→ Kutipan Teks:

_ _ _ _ _ _ _

(Oleh: Sahib Munawar, S.Pd., I.M.Pd)
Mandiolinews com Diskursus mengenai tambang kini menjadi isu krusial, mengingat dampaknya yang besar terhadap ekosistem baik di darat maupun di laut. Kerusakan pada ekosistem hutan dan lautan tentu bukan tanpa sebab, melainkan dipengaruhi oleh faktor-faktor tertentu, salah satunya adalah aktivitas tambang.jumat 14-02-2025.
Perusahaan-perusahaan tambang yang beroperasi di Maluku Utara, seperti PT Iwip di Halmahera Timur, PT Haritta di Kepulauan Obi Halmahera Selatan, dan beberapa lainnya, sering dikaitkan dengan kerusakan ekologi, pencemaran perairan, dan penurunan kualitas hidup masyarakat sekitar. Aktivitas eksplorasi nikel, misalnya, diduga menjadi salah satu pemicu pencemaran yang merugikan lingkungan dan warga setempat. Namun, pemerintah seakan abai dalam melihat keterkaitan antar ekosistem yang saling mendukung, yang pada gilirannya mempengaruhi kualitas hidup manusia. Kerusakan hutan di hulu, yang dapat menyebabkan kerusakan di hilir (sungai, laut, dsb.), seringkali dipandang sebelah mata, padahal ada interaksi yang erat antara manusia dan alam.

_ _ _ _ _ _ _

→ Materi yang Disediakan:
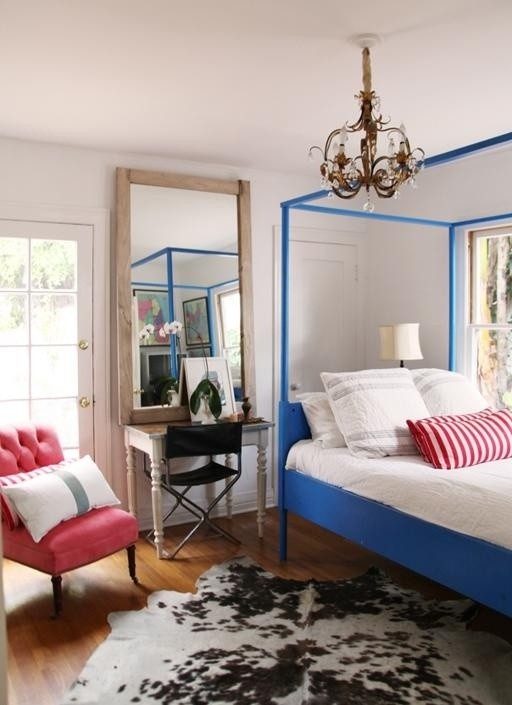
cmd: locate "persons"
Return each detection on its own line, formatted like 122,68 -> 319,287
203,372 -> 225,407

_ _ _ _ _ _ _

→ Petunjuk Tugas:
a: Suntinglah kutipan tentang tambang, mulai dari kata-kata "Mandiolinews com Diskursus" dan berhenti setelah "aktivitas tambang.jumat 14-02-2025.", dengan mengganti "krusial" menjadi "penting".
b: Terjemahkan kalimat "Aktivitas eksplorasi nikel, misalnya, diduga menjadi salah satu pemicu pencemaran yang merugikan lingkungan dan warga setempat." dari kutipan tentang tambang ke dalam bahasa Inggris.
Materi di atas diambil dari sumber yang berbeda.

→ Kunci Jawaban:
a:
Mandiolinews com Diskursus mengenai tambang kini menjadi isu penting, mengingat dampaknya yang besar terhadap ekosistem baik di darat maupun di laut. Kerusakan pada ekosistem hutan dan lautan tentu bukan tanpa sebab, melainkan dipengaruhi oleh faktor-faktor tertentu, salah satunya adalah aktivitas tambang.jumat 14-02-2025.

b: Nickel exploration activity, for example, is suspected of being one of the triggers of pollution that harms the environment and local residents.